§ EXERCISE GOAL: How many lines in the entries below contain the word "rose"? Give only the number.

§ DATA ROWS:
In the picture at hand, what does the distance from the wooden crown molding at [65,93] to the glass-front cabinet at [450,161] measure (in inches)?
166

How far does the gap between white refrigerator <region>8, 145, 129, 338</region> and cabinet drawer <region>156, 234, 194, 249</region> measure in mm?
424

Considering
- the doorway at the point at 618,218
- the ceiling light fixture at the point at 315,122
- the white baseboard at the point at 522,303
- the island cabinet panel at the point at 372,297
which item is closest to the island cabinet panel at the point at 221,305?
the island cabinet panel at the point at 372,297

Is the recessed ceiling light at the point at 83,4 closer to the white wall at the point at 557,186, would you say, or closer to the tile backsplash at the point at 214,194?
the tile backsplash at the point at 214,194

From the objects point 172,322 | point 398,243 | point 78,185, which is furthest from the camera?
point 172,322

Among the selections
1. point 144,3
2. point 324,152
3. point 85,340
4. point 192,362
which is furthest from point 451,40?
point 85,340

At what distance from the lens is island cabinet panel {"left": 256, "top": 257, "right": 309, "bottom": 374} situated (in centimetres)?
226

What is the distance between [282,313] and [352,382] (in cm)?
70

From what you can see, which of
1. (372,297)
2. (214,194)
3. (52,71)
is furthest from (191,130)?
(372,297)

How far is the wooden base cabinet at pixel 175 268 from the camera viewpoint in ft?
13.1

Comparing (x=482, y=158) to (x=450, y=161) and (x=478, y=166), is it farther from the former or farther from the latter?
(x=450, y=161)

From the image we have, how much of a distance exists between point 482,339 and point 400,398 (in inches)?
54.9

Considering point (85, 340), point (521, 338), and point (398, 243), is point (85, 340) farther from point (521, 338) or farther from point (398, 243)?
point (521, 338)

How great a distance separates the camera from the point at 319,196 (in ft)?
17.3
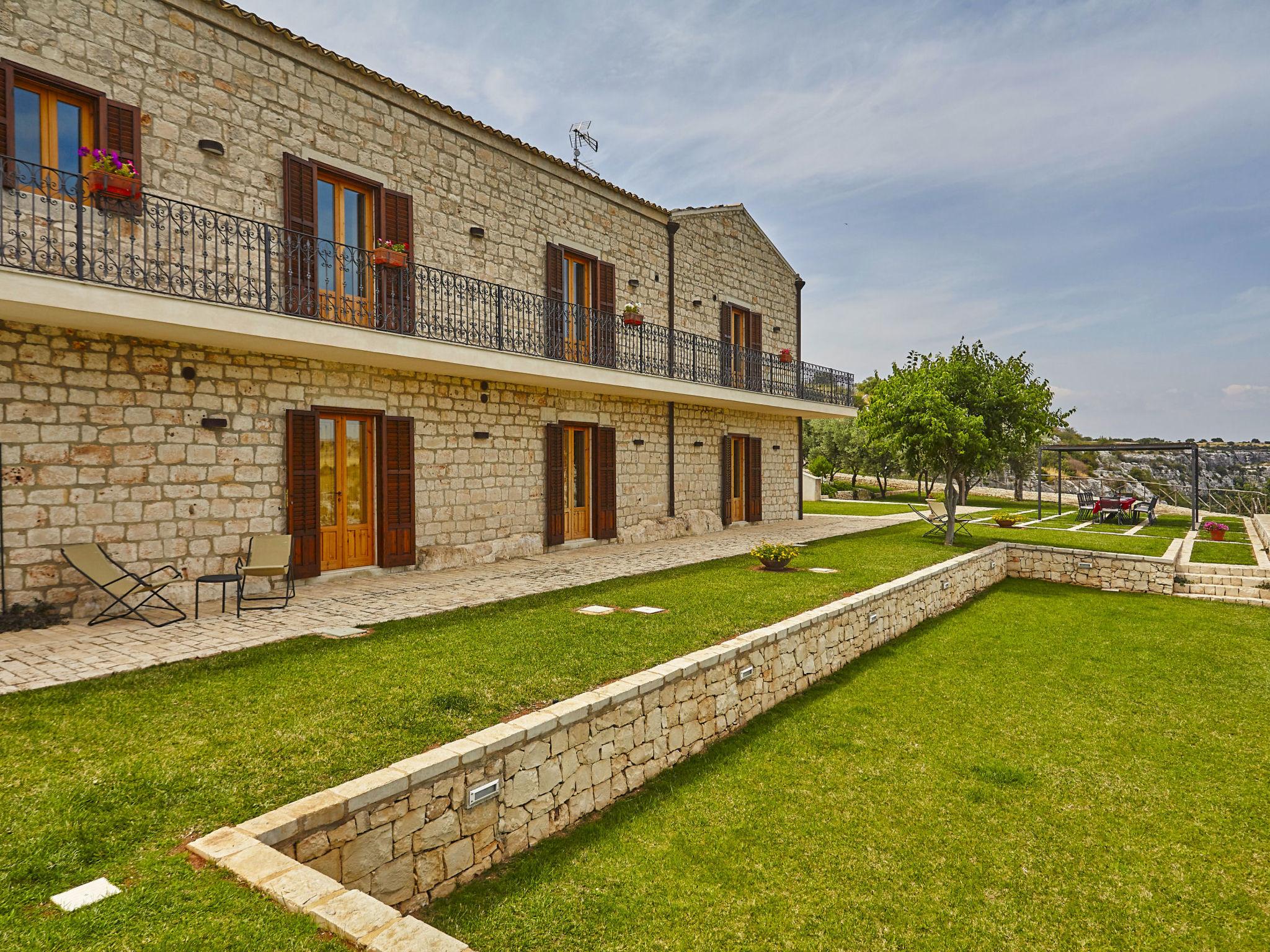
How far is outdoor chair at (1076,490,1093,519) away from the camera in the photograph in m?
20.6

...

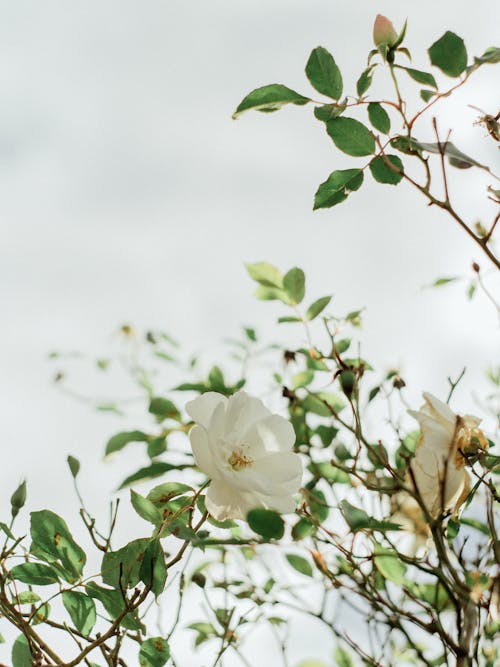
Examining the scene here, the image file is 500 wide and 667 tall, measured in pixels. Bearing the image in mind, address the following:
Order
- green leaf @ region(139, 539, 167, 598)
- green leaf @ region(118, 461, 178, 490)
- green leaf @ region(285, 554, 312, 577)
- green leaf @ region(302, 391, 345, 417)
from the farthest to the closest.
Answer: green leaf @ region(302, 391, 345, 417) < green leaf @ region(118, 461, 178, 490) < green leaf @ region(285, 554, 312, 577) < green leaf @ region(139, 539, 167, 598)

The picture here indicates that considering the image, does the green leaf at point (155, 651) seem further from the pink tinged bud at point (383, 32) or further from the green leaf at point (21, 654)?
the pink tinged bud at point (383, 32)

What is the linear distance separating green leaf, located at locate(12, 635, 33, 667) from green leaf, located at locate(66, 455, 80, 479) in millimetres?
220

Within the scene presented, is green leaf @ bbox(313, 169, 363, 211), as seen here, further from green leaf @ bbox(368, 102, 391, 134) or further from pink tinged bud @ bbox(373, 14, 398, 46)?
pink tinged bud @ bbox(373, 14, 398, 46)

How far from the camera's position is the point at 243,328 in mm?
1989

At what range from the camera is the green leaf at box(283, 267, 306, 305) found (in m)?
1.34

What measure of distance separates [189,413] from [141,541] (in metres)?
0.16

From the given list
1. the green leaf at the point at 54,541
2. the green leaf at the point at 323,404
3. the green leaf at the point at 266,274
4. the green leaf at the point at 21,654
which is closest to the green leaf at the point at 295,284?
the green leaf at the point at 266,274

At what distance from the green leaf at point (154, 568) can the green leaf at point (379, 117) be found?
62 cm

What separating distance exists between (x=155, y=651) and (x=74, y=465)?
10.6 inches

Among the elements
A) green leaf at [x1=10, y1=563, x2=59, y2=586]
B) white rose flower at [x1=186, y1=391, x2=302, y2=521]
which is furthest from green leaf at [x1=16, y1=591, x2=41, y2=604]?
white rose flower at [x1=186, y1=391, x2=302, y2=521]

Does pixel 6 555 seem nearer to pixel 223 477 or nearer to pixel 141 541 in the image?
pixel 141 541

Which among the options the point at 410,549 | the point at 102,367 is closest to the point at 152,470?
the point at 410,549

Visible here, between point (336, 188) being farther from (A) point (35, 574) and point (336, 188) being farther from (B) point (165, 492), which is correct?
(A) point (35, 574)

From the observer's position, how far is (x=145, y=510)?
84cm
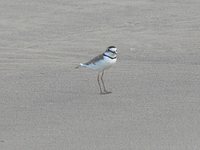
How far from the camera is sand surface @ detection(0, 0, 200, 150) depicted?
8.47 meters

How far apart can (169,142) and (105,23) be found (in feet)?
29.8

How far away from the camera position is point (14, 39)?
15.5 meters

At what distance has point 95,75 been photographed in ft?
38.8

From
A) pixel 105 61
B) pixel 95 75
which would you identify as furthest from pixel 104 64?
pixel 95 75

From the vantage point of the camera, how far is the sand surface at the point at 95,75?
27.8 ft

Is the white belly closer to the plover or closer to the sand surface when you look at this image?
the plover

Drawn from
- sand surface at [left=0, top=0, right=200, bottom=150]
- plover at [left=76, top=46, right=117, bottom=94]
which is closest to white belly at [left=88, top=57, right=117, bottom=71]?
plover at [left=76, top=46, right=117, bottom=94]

§ RESULT: 2